Copy the records word for word, starting at the line that contains "Is [167,299] closer" and continuing through the last line of the records.

● Rows from a dataset:

|---|

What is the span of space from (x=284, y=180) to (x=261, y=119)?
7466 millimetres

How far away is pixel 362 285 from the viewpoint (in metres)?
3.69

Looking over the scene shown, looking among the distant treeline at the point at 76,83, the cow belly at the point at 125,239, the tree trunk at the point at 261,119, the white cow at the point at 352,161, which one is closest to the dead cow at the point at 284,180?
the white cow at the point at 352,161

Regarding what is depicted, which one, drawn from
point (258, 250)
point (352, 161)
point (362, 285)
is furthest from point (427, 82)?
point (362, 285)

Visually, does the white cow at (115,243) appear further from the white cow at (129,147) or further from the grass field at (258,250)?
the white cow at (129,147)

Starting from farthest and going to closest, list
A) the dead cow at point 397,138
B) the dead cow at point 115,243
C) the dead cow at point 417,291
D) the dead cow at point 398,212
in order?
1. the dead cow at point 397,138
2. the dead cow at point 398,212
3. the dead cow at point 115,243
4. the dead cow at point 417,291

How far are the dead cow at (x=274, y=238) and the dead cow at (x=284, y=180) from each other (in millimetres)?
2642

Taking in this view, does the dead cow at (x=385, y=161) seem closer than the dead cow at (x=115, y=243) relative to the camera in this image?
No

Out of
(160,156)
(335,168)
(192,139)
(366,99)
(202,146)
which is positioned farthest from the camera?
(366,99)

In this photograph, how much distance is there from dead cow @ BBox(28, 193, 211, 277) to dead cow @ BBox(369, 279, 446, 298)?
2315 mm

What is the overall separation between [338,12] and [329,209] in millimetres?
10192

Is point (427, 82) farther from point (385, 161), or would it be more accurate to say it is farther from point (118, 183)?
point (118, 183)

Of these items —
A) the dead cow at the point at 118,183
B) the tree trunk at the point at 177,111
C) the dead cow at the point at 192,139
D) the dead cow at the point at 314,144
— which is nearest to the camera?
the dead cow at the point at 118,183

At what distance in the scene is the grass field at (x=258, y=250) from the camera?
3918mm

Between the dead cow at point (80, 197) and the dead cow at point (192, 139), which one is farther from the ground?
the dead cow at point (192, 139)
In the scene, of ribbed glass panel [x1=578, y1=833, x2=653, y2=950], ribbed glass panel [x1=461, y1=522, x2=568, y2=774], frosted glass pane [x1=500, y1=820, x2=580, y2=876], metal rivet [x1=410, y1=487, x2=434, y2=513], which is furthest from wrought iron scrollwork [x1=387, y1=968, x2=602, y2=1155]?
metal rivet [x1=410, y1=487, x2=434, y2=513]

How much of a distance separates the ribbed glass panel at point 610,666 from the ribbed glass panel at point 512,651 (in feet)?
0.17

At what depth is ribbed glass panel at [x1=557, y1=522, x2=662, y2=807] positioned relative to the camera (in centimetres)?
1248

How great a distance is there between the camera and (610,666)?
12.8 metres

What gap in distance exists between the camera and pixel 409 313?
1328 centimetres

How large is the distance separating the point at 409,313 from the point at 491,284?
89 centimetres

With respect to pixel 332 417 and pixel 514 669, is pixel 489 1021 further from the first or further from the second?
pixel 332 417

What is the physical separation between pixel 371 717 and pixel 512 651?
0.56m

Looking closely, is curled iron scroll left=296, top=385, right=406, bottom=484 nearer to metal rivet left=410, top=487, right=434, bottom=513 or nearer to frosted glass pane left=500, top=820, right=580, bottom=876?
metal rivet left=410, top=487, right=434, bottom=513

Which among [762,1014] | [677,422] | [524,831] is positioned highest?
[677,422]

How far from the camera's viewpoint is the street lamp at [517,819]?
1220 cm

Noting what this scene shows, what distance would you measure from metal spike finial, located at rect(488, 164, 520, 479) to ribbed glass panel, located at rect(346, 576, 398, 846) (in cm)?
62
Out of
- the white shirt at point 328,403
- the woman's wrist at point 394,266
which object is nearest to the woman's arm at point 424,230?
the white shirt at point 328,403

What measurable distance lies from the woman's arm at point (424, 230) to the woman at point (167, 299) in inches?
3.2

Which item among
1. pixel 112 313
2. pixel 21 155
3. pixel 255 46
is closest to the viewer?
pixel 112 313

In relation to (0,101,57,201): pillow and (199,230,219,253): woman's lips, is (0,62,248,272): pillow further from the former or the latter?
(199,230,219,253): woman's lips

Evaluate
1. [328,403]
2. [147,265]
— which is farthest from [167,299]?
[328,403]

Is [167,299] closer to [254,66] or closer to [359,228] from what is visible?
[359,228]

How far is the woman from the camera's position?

|---|

● The completed task:
Is [167,299] closer to [254,66] or closer to [359,228] from what is visible?
[359,228]

How far is the woman from the camera's position?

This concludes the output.